[Source data]
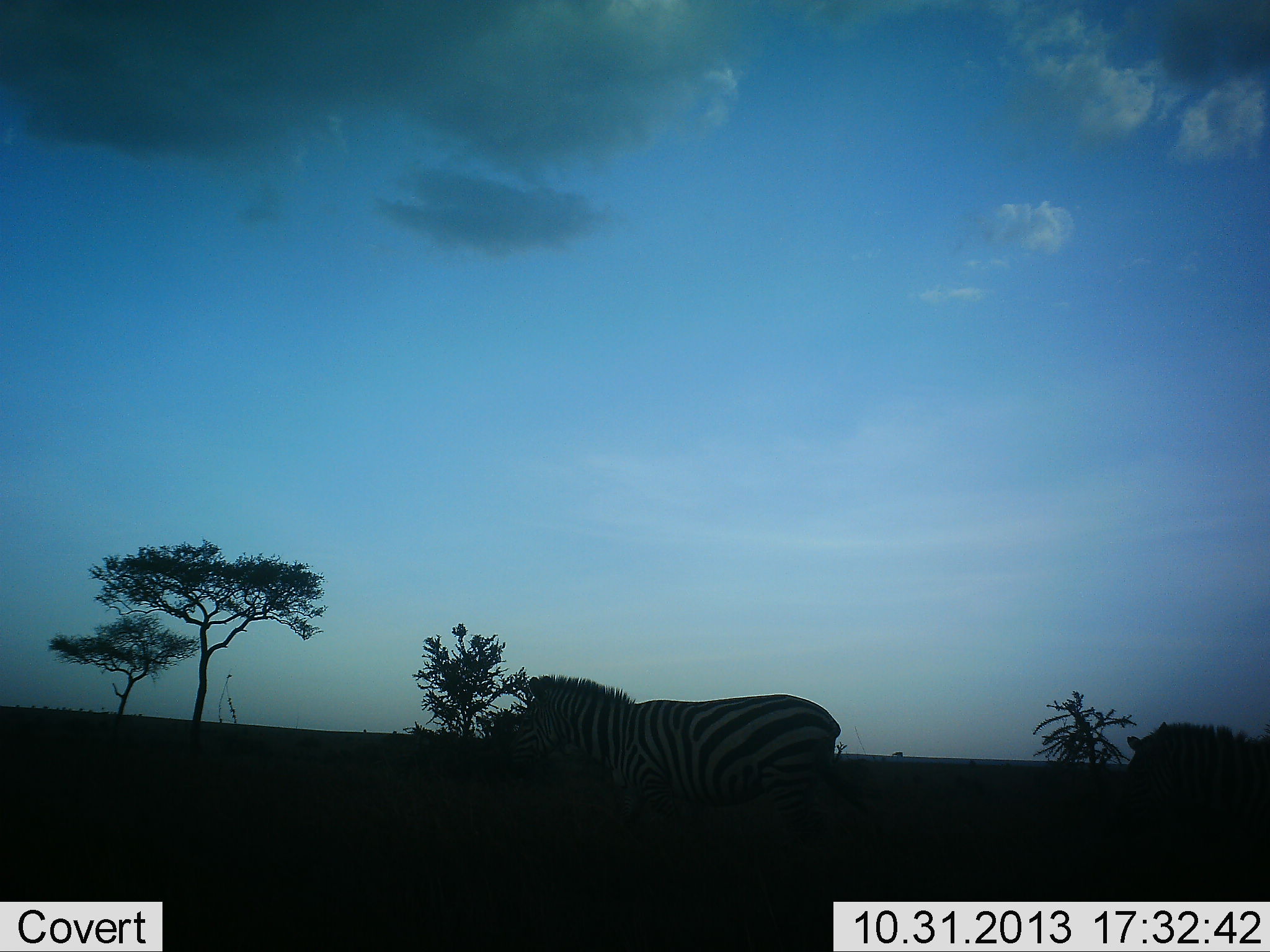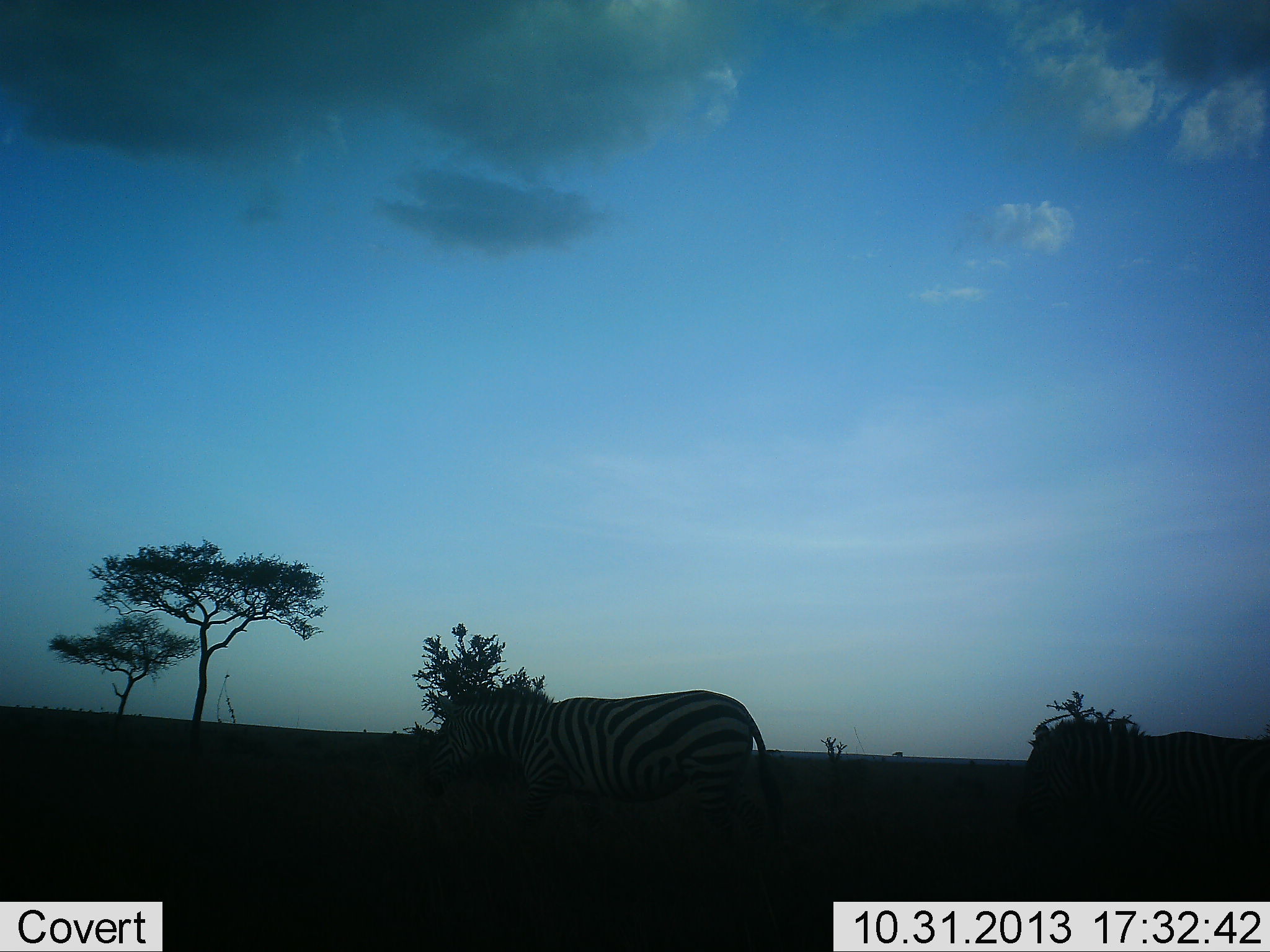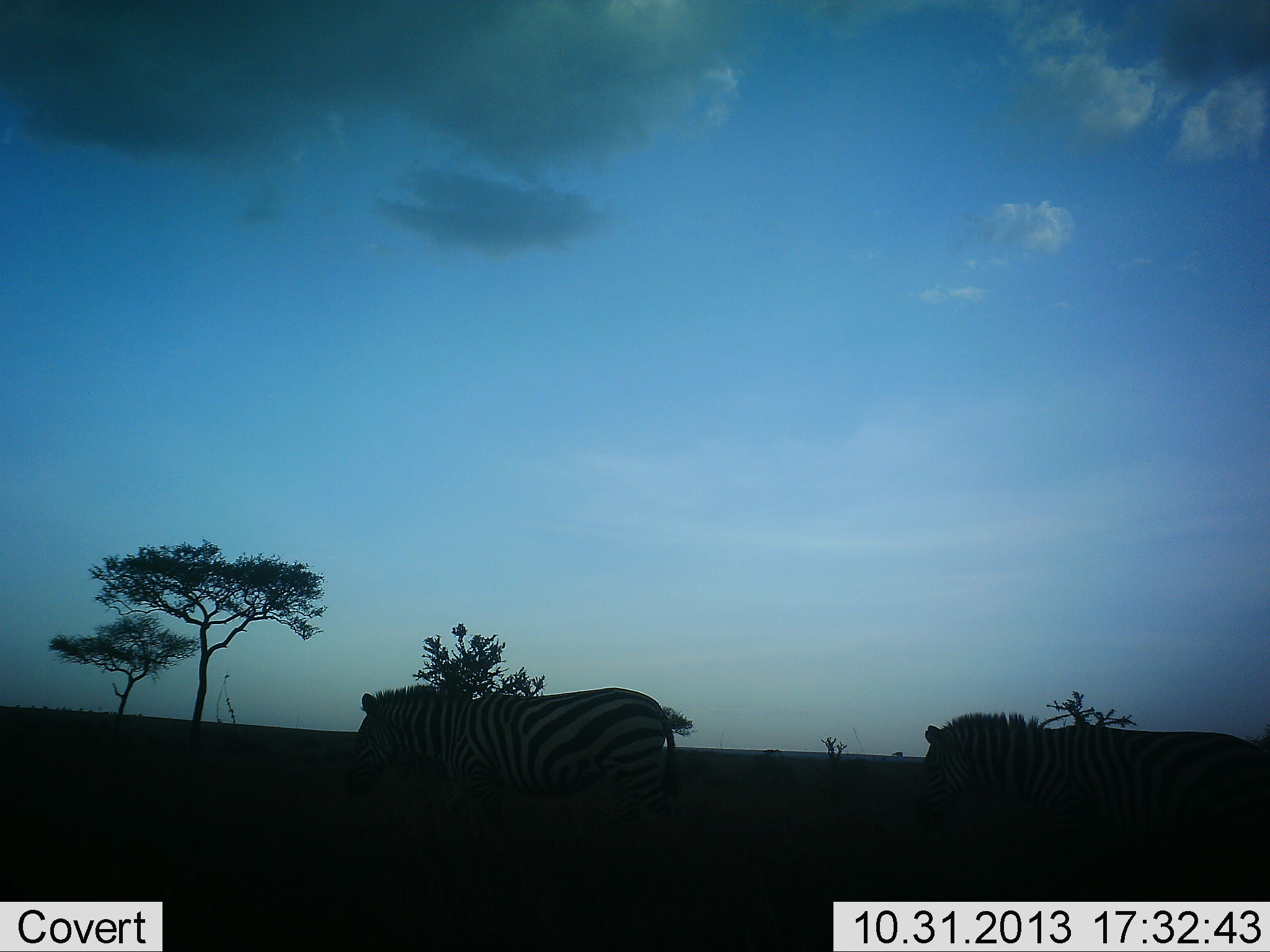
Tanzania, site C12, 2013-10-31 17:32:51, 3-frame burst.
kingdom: Animalia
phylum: Chordata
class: Mammalia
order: Perissodactyla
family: Equidae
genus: Equus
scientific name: Equus quagga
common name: plains zebra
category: zebra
Zebra (plains zebra) (Equus quagga), count 2. Behavior (volunteer vote fractions): standing 12%, resting 0%, moving 82%, interacting 0%. Young present (vote fraction): 0%. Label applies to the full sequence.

[Task description]
None of the pictures should appear; repeat the records exactly otherwise.

[Response to this exercise]
Tanzania, site C12, 2013-10-31 17:32:51, 3-frame burst.
kingdom: Animalia
phylum: Chordata
class: Mammalia
order: Perissodactyla
family: Equidae
genus: Equus
scientific name: Equus quagga
common name: plains zebra
category: zebra
Zebra (plains zebra) (Equus quagga), count 2. Behavior (volunteer vote fractions): standing 12%, resting 0%, moving 82%, interacting 0%. Young present (vote fraction): 0%. Label applies to the full sequence.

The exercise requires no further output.